The East Coast’s reaction to The Chronic was somewhat delayed. Throughout 1993 and early 1994, there was undoubtedly a resurgence in more hardcore New York/New Jersey-based acts like Redman, Das EFX, Wu-Tang Clan and Nas, but most of those artists relied on production that was jazzier “boom bap”-oriented sounds from producers like DJ Premier and Pete Rock. While East Coast producers like Erick Sermon and Kay Gee had emphasized melodic grooves as opposed to noisy funk or jazzy loops, it wasn’t until The Notorious B.I.G. released Ready to Die in late 1994 that the impact of The Chronic became obvious on the East Coast. That album was carried by singles that were as melodic and hooky as “G Thang” had been, and the glossier approach catapulted B.I.G. to the top of East Coast hip-hop’s food chain, in terms of visibility. Two years after Dr. Dre’s sonic bomb, New York would have an artist who could bring it back to commercial prominence.

Of course, none of that happened without backlash. The Chronic made Dr. Dre and Snoop Doggy Dogg notorious. Activists like Calvin Butts and C. Delores Tucker became famous names amongst hip-hop fans due to their criticism of gangsta rap and Death Row Records. “I am here to put the nation on notice that violence perpetuated against women in the music industry in the form of gangsta rap and misogynist lyrics will not be tolerated any longer,” Tucker declared in 1993. “Principle must come before profit.” Tucker founded the National Congress of Black Women’s Entertainment Commission to examine lyrics, and led boycotts against record company owners like Sony and Time Warner.

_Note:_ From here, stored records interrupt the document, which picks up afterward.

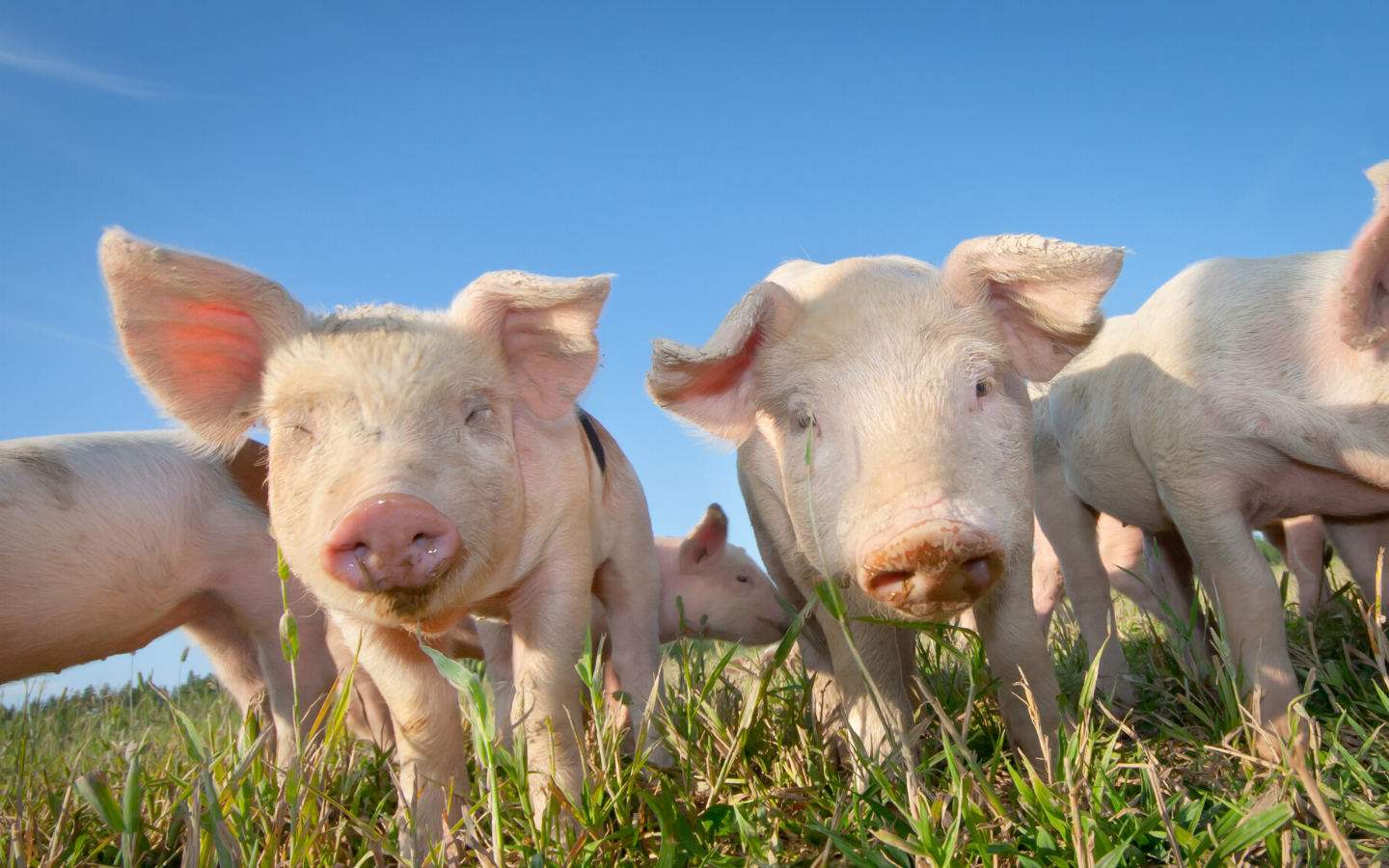 2019 Midwest Swine Nutrition Conference Notes (Part 2)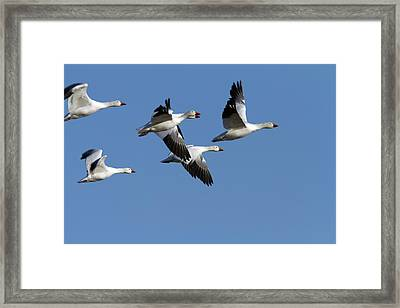 Group Of Snow Geese In Flight. Chen Framed Print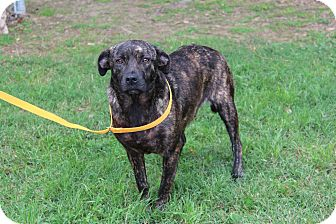 Plott Hound/Terrier (Unknown Type, Small) Mix Dog for adoption in Conway, Arkansas - Enya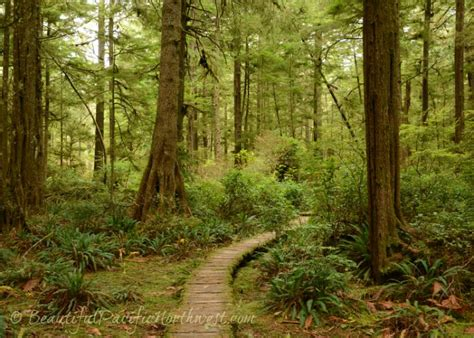 woodland forest plants and trees temperate deciduous forest plants and trees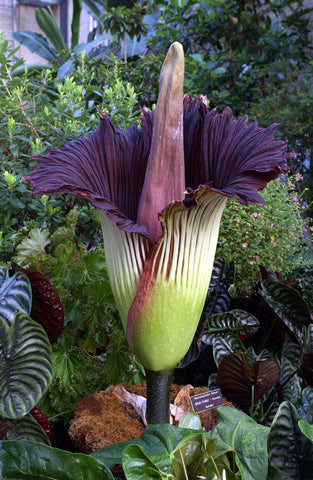 Corpse Flower or Titan Arum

In 2017, The Chronic’s misogyny, violence and homophobia make it an unsettling depiction of just how casually hip-hop embraced (and continues to embrace) all three. There’s an offhanded hatefulness that even the most captivating sonics can’t diffuse; there is a lot of ugliness on the record, and considering where Dr. Dre was in his life at the time, it shouldn’t be dismissed or discounted as just a character he was playing. Revisiting ‘90s hip-hop, even the most acclaimed stuff, can be harrowing in terms of the amount of toxic rhetoric contained in so many legendary lyrics. As much as nostalgia may con us into thinking of the good ol’ days with nothing but adulation and reverence, we need to be moving away from the attitudes on The Chronic, not pining for them to return.

Dr. Dre is a billionaire businessman today and Snoop Dogg is hip-hop’s most beloved elder statesman. A lot has changed since December 1992. When their paths crossed more than 25 years ago, one was at a career crossroads and the other hadn’t even begun his career. They reshaped hip-hop’s landscape and crafted one of the most inescapable albums of all time. Second only to Nirvana’s Nevermind in terms of seismic impact in the ‘90s, The Chronic was and is a watershed moment for hip-hop. Like the genre itself, it can’t be examined without also looking at the era from whence it came, and it can’t be critiqued without also criticizing the ugliness that it promoted. It’s a remarkable piece of art and a reflection of all that is good and bad in regards to Dr. Dre’s legacy. No doubt about it, The Chronic is quite a musical achievement. And the bass still sounds good when you’re ridin’.